I didn’t give an exact answer; instead, “Well, I mean, people apparently want to know that I’m going to therapy, right? So if I tell them I’m going to therapy, then they’ll back off for a while.”
“Then… what about Madison?”
She was right. I needed to give the Madison story some proper closure, “We could say that she… you know,” I started talking with eyebrows so Amanda could get the message.
“We’re not going to fake her death, Enzo, that’ll probably end us up in jail.”
We actually back and forth on the idea. But after Amanda heard my 50 stories on how I wanted the cause of death to be—three of which including being caught in a mudslide, eaten by a lion, or run over by a shitty purple Scion—she threatened to leave unless I stopped making videos entirely.
“Alright, we won’t say she died,” I finally gave in.
“Good, you were really starting to get me worried. I mean, talk about being the mastermind behind the downward spiral of the mental state of a girl, am I right? Seriously, did you really think you were going to—”
“Aight, I fucked up!” I shouted, then, “Aight… that can be the name of my new series!”
Amanda started to pace around the room, saying it a couple of times. “Yeah, it sounds… black.”
After my second threat of the day to get the knife out of the chess board, Amanda finally refrained from making any more black jokes. We spent the rest of the day planning how we were going to set up the story. The final product came to be this: I’ll say that I’ll be going to therapy and make my parents and therapist aware of my videos. I’ll say I’m on antidepressants and all that jazz. Amanda also gave me a blue journal to use. She said it’d be safer to not talk about people in videos anymore, but rather in journal entries.

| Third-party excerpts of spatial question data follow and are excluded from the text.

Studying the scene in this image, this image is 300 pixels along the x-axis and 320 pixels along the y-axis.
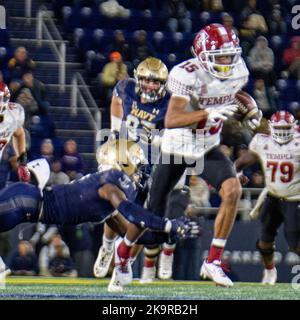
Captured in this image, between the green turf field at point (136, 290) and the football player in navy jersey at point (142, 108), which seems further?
the football player in navy jersey at point (142, 108)

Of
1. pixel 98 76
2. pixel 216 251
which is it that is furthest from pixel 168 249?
pixel 98 76

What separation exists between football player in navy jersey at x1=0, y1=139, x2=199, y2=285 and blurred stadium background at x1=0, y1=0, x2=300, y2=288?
290cm

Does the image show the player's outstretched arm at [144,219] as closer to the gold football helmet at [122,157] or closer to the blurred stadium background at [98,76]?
the gold football helmet at [122,157]

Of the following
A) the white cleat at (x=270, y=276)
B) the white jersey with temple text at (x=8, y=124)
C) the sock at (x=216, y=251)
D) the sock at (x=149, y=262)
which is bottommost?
the white cleat at (x=270, y=276)

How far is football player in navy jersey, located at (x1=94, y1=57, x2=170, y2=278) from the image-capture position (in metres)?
13.1

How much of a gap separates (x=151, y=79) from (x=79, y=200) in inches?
75.0

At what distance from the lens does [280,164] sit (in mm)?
14617

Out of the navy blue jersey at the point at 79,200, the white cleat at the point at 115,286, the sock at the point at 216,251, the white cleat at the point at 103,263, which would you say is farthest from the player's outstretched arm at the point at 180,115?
the white cleat at the point at 103,263

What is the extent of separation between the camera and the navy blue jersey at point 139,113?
1338 centimetres

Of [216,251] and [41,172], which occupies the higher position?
[41,172]

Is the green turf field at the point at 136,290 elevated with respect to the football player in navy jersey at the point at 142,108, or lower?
lower

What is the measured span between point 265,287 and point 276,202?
4.21 ft

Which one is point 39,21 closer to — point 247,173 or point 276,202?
point 247,173

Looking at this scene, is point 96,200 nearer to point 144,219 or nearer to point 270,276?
point 144,219
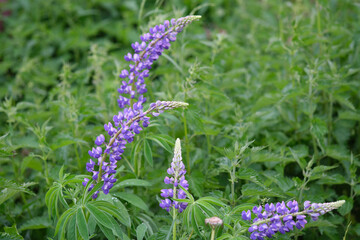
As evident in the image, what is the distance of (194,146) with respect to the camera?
319cm

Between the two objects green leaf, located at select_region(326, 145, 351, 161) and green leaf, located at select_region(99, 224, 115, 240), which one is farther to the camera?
green leaf, located at select_region(326, 145, 351, 161)

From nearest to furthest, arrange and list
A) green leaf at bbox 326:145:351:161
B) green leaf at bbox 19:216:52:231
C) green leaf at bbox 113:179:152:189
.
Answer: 1. green leaf at bbox 113:179:152:189
2. green leaf at bbox 19:216:52:231
3. green leaf at bbox 326:145:351:161

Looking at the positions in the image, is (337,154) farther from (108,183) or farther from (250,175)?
(108,183)

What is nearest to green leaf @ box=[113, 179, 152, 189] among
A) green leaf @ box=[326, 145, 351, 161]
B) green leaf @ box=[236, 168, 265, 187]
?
green leaf @ box=[236, 168, 265, 187]

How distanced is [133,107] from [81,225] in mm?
660

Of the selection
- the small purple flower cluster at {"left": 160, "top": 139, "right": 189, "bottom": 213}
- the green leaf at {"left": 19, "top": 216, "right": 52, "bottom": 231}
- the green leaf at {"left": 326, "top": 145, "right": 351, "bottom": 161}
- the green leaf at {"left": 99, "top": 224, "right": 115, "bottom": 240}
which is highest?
the small purple flower cluster at {"left": 160, "top": 139, "right": 189, "bottom": 213}

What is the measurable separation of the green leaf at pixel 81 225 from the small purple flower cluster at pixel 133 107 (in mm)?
136

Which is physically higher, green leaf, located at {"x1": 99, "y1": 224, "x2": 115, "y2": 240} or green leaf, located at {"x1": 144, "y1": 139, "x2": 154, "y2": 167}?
green leaf, located at {"x1": 144, "y1": 139, "x2": 154, "y2": 167}

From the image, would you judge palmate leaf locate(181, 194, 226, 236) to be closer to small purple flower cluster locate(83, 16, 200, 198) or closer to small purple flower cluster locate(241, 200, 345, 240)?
small purple flower cluster locate(241, 200, 345, 240)

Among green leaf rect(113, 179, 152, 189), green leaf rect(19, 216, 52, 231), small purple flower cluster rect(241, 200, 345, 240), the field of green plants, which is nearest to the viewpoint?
small purple flower cluster rect(241, 200, 345, 240)

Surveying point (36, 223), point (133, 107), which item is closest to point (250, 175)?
point (133, 107)

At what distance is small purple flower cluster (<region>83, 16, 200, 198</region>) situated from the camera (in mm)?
2061

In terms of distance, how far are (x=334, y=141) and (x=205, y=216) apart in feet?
5.93

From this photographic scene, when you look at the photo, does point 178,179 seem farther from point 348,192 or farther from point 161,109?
point 348,192
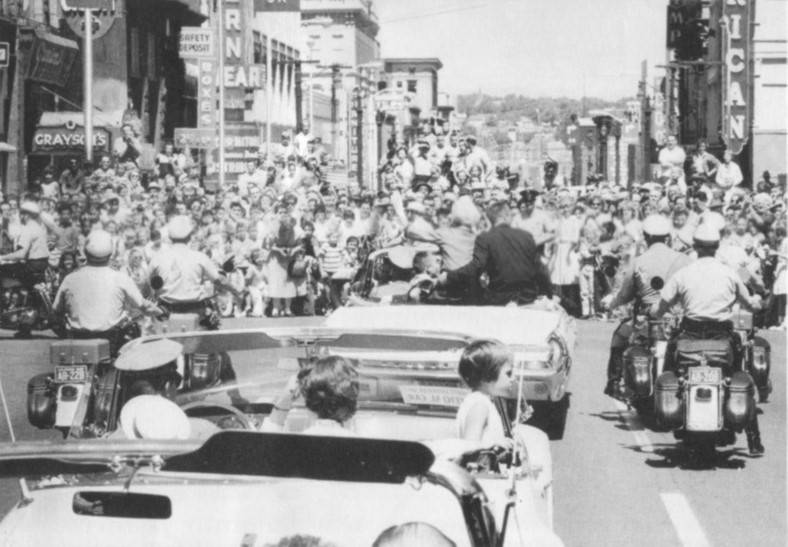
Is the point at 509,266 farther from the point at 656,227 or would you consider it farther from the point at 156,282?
the point at 156,282

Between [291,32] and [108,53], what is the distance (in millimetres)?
44058

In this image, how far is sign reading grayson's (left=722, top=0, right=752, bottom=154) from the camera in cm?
3609

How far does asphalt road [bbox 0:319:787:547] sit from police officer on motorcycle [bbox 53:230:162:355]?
47.8 inches

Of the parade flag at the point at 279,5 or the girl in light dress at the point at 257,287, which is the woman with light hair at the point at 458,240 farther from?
the parade flag at the point at 279,5

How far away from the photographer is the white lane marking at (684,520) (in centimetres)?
810

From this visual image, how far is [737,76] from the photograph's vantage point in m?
36.1

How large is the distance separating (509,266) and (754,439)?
9.63ft

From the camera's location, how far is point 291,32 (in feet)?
303

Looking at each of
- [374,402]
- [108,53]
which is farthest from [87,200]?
[108,53]

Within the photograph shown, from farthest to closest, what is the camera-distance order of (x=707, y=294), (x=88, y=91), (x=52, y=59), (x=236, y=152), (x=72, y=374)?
1. (x=236, y=152)
2. (x=52, y=59)
3. (x=88, y=91)
4. (x=707, y=294)
5. (x=72, y=374)

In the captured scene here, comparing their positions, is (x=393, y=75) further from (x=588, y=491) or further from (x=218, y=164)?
(x=588, y=491)

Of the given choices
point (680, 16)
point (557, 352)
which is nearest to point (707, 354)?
point (557, 352)

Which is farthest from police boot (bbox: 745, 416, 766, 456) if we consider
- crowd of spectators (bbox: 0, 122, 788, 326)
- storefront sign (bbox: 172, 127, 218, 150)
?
storefront sign (bbox: 172, 127, 218, 150)

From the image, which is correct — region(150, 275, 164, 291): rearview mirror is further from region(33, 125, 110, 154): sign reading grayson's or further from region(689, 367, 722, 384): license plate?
region(33, 125, 110, 154): sign reading grayson's
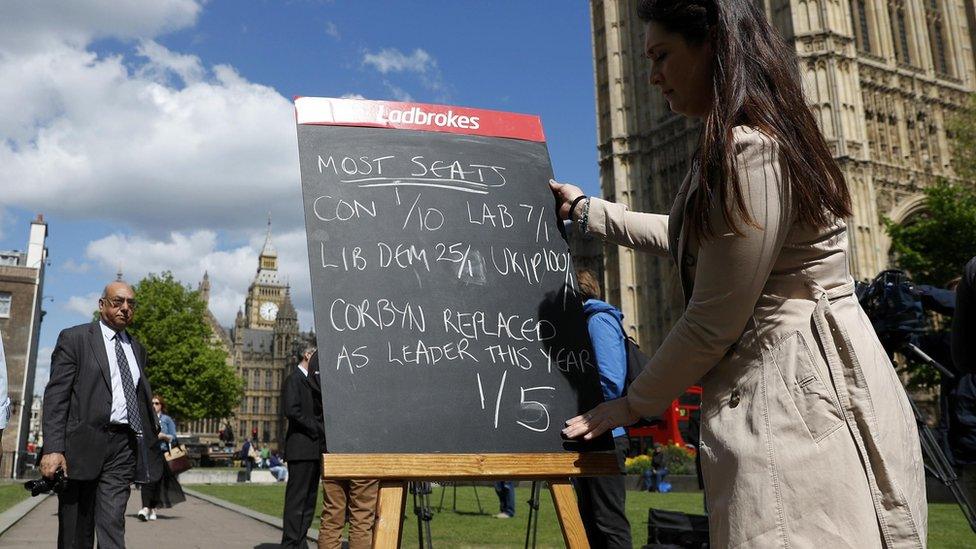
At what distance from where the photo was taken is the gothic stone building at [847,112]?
103 feet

So I added the “fact” that my “therapist” told me to write in the journal regularly as part of the treatment. There was obviously no therapist or antidepressants, but I did use the journal to ease down my paranoid thoughts and jot down observations about people that seemed to stand out or change. No, I would never actually provide any help—I wasn’t a trained professional, after all—but it was a good way to get my thoughts out of my head and keep them private and safe.
This eventually became the story on my new rebranded channel, That Queer Idiot.